DATASET ENTRIES:
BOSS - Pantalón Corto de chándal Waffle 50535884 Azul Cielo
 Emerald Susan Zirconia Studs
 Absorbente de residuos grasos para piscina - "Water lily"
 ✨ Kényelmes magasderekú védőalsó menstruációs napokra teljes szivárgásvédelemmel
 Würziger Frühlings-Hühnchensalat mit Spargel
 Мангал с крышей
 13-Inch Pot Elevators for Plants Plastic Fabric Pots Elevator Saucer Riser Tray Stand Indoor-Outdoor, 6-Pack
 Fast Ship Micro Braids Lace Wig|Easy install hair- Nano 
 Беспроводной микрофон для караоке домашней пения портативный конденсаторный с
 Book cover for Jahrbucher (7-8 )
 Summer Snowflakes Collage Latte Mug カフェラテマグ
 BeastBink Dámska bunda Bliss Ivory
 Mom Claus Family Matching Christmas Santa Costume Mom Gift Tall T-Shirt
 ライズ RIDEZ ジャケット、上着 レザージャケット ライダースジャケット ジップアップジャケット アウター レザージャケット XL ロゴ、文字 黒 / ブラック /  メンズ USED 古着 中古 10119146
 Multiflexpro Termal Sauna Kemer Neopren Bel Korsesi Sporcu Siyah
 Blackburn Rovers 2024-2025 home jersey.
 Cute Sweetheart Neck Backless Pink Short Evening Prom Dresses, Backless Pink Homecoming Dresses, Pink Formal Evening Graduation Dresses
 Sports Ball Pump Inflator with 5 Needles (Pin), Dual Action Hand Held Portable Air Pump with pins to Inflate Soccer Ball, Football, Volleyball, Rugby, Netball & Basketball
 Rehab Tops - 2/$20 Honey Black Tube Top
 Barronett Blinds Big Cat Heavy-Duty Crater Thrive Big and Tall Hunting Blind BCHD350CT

INSTRUCTIONS FOR THE TASK: Copy these records line for line, leaving every character as it appears.

ANSWER SECTION:
BOSS - Pantalón Corto de chándal Waffle 50535884 Azul Cielo
 Emerald Susan Zirconia Studs
 Absorbente de residuos grasos para piscina - "Water lily"
 ✨ Kényelmes magasderekú védőalsó menstruációs napokra teljes szivárgásvédelemmel
 Würziger Frühlings-Hühnchensalat mit Spargel
 Мангал с крышей
 13-Inch Pot Elevators for Plants Plastic Fabric Pots Elevator Saucer Riser Tray Stand Indoor-Outdoor, 6-Pack
 Fast Ship Micro Braids Lace Wig|Easy install hair- Nano 
 Беспроводной микрофон для караоке домашней пения портативный конденсаторный с
 Book cover for Jahrbucher (7-8 )
 Summer Snowflakes Collage Latte Mug カフェラテマグ
 BeastBink Dámska bunda Bliss Ivory
 Mom Claus Family Matching Christmas Santa Costume Mom Gift Tall T-Shirt
 ライズ RIDEZ ジャケット、上着 レザージャケット ライダースジャケット ジップアップジャケット アウター レザージャケット XL ロゴ、文字 黒 / ブラック /  メンズ USED 古着 中古 10119146
 Multiflexpro Termal Sauna Kemer Neopren Bel Korsesi Sporcu Siyah
 Blackburn Rovers 2024-2025 home jersey.
 Cute Sweetheart Neck Backless Pink Short Evening Prom Dresses, Backless Pink Homecoming Dresses, Pink Formal Evening Graduation Dresses
 Sports Ball Pump Inflator with 5 Needles (Pin), Dual Action Hand Held Portable Air Pump with pins to Inflate Soccer Ball, Football, Volleyball, Rugby, Netball & Basketball
 Rehab Tops - 2/$20 Honey Black Tube Top
 Barronett Blinds Big Cat Heavy-Duty Crater Thrive Big and Tall Hunting Blind BCHD350CT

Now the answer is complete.